EXCERPT:

By Susan Schreter - Take Command  Related Articles in: Getting Started > Finance

Insider strategies for negotiating with venture fund and angel investors

Q.   What are the different strategies a founder can use to retain the highest ownership stake possible during an investor funding?

A.   I like your question! It's what every self-assured, smart entrepreneur should ask before approaching investors for business funding.

A helpful way to think about your percentage stake in your business is in the form of an "equity pie." Today, you probably own 100% of your business, or the entire equity pie. Each time you accept a check from investors or issue stock options to employees, your ownership slice of the equity pie becomes a little smaller. In venture circles this equity shrinking process of is called "dilution."

As a starting point for developing equity-saving strategies, it's important to make a realistic assessment of your company's life cycle funding needs. A startup bakery may reach positive cash flow with only one round of outside individual investor funding. A big concept technology company will may need several rounds of funding before it is financially stable.

Realistically, most startup entrepreneurs are rewarded for taking a long term view as they negotiate with investors. Here are some strategies to consider:

  1. Hire the Best. One of the most damaging decisions startup entrepreneurs make is hiring clearly unqualified staff members to fill management team positions. They naively believe "everything will work out" especially when they hire friends and family members for key jobs. Actually, every time startup entrepreneurs hire so-so employees for demanding positions, the founder's slice of the equity pie is vulnerable to the investor's knife.
  2. Here's why. The most expensive, call them "big-slice fundraisings," take place during a company's early days. Young companies need investors' help to pay monthly bills until the business reaches positive cash flow. The longer it takes a company to meet product development schedules or bring in first sales, the more money founders have to raise to cover operating costs. Clearly it's in the founder's self interest to hire talented employees who can meet or exceed all performance targets.
  3. Rational first round valuations. I encourage founding entrepreneurs to accept reasonable, rather than premium first round valuations. Ok, I admit this recommendation is not a popular one. Still it is prudent. If a young company fails to reach the higher expectations that go along with premium first round valuations, the second financing round is likely to fall below the company's first round valuation. "Down rounds" as they are called are brutal to a founder's equity stake.

EXERCISE TASK A: Could you lay out the records from the line containing "Of point (58, 120), point" through the end of the records, both ends included, as a numbered list with the blank lines left out?

DATA TO USE:
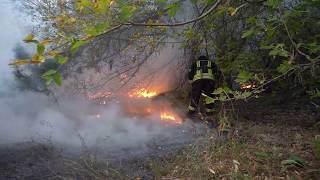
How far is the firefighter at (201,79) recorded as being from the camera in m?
9.91

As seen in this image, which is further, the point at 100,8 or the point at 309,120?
the point at 309,120

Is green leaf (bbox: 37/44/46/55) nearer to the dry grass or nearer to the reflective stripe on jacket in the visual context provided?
the dry grass

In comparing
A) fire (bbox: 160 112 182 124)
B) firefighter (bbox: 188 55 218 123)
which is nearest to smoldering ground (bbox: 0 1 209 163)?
fire (bbox: 160 112 182 124)

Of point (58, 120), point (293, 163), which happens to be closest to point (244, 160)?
point (293, 163)

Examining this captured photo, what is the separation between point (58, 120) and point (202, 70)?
3445 mm

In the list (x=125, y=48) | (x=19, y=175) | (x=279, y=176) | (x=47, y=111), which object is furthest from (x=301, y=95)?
(x=19, y=175)

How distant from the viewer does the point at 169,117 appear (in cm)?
1015

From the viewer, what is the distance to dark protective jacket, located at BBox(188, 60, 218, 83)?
9.92 m

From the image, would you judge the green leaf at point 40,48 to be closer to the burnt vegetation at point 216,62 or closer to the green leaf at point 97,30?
the burnt vegetation at point 216,62

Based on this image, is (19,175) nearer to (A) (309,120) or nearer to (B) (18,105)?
(B) (18,105)

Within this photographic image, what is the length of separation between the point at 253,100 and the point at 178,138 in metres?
3.76

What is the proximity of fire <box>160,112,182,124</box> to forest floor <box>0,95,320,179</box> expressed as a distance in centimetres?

EXERCISE TASK B: Can you transcribe the text on negotiating with investors from "Insider strategies for" through "an investor funding?", inclusive?

REPLY A:
1. Of point (58, 120), point (293, 163), which happens to be closest to point (244, 160)?
2. point (293, 163)
3. Examining this captured photo, what is the separation between point (58, 120) and point (202, 70)?
4. 3445 mm
5. In the list (x=125, y=48) | (x=19, y=175) | (x=279, y=176) | (x=47, y=111), which object is furthest from (x=301, y=95)?
6. (x=19, y=175)
7. How distant from the viewer does the point at 169,117 appear (in cm)?
8. 1015
9. From the viewer, what is the distance to dark protective jacket, located at BBox(188, 60, 218, 83)?
10. 9.92 m
11. From the image, would you judge the green leaf at point 40,48 to be closer to the burnt vegetation at point 216,62 or closer to the green leaf at point 97,30?
12. the burnt vegetation at point 216,62
13. Based on this image, is (19,175) nearer to (A) (309,120) or nearer to (B) (18,105)?
14. (B) (18,105)
15. Within this photographic image, what is the length of separation between the point at 253,100 and the point at 178,138 in metres?
16. 3.76
17. What is the proximity of fire <box>160,112,182,124</box> to forest floor <box>0,95,320,179</box> expressed as a distance in centimetres?

REPLY B:
Insider strategies for negotiating with venture fund and angel investors

Q.   What are the different strategies a founder can use to retain the highest ownership stake possible during an investor funding?